# V-Twin flame sucker & Boxer Twin flame sucker



## cfellows (Jul 8, 2009)

Here's a couple of engines that I thought were pretty cool. Both built by the same fella.

[ame=http://www.youtube.com/watch?v=CyeA4XePLEc&feature=related]http://www.youtube.com/watch?v=CyeA4XePLEc&feature=related[/ame]

[ame=http://www.youtube.com/watch?v=qDpOGilqMZw&feature=related]http://www.youtube.com/watch?v=qDpOGilqMZw&feature=related[/ame]

Chuck


----------



## cobra428 (Jul 8, 2009)

Cfellows,
Your right, those are really cool. I can't believe the rpm's out of them!
Tony


----------



## hitandmissman (Jul 9, 2009)

Very nice engines indeed. Just wish I had half that talent.


----------



## Stan (Jul 9, 2009)

That flamesucker shoots down a lot of the commonly held beliefs on getting them to run. Too bad he didn't have a tach on it to show the top speed.


----------



## b.lindsey (Jul 9, 2009)

The engines are both extremely nice, but I also noticed the uniqueness of the bases. Makes for a phenominal overall display!!

Bill


----------
* * *
• Problem description: Return everything in the flame sucker engine thread from "# V-Twin flame" down to "the same fella.", copied word for word. The lines that come next have no connection to the flame sucker engine thread.

• Dataset excerpt:
* * *
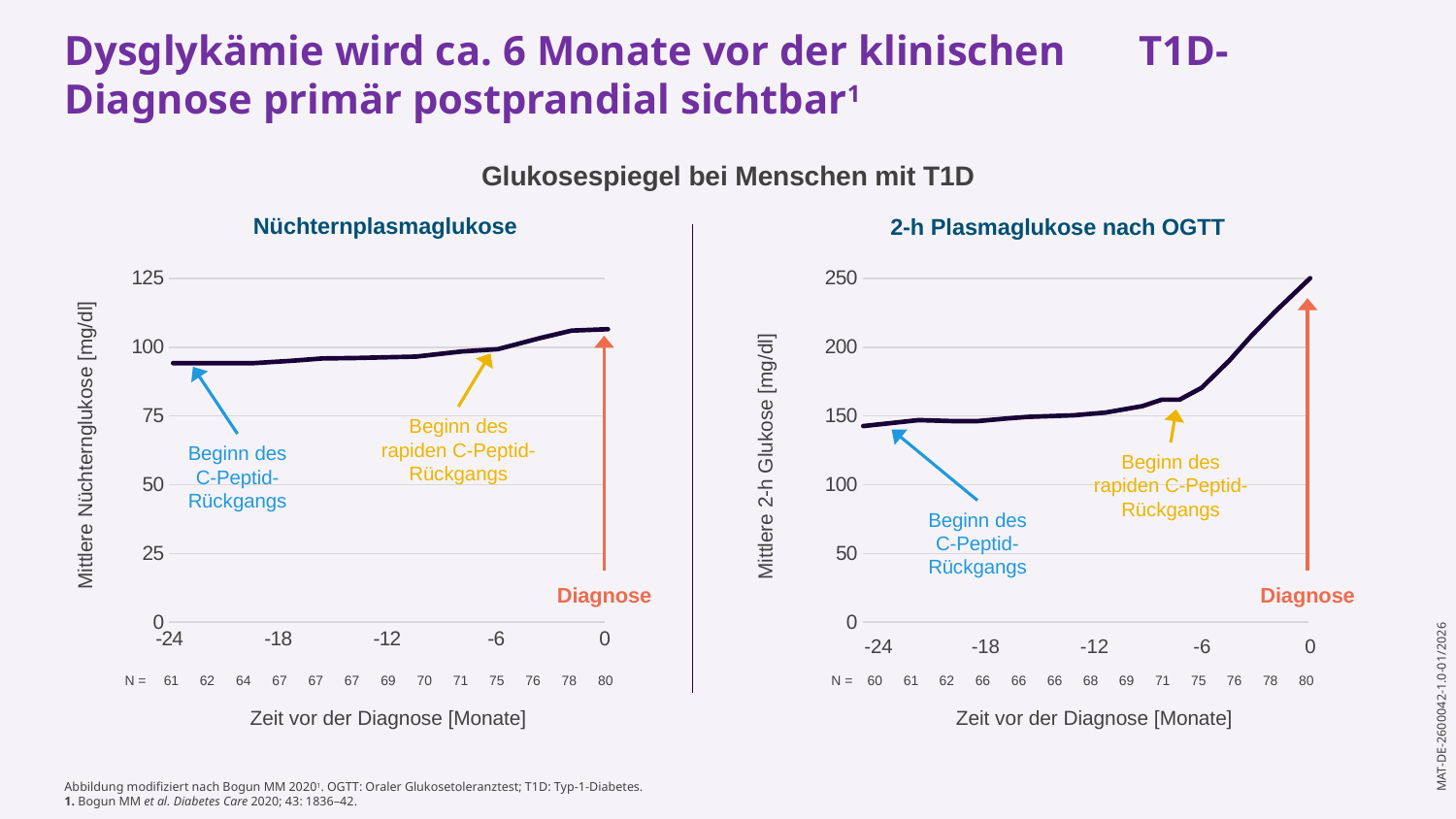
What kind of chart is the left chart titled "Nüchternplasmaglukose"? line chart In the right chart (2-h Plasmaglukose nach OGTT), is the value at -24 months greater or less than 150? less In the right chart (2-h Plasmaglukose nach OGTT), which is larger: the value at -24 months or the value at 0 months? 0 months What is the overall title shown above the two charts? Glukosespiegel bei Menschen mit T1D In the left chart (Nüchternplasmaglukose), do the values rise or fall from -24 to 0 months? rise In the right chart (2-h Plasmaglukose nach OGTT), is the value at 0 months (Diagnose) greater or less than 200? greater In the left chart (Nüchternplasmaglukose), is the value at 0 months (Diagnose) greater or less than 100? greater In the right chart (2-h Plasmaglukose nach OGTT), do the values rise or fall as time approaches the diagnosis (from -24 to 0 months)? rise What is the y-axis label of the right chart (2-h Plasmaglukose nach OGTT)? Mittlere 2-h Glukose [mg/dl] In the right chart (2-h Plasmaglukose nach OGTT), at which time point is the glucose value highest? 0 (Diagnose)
* * *
• Answer to this task:
# V-Twin flame sucker & Boxer Twin flame sucker



## cfellows (Jul 8, 2009)

Here's a couple of engines that I thought were pretty cool. Both built by the same fella.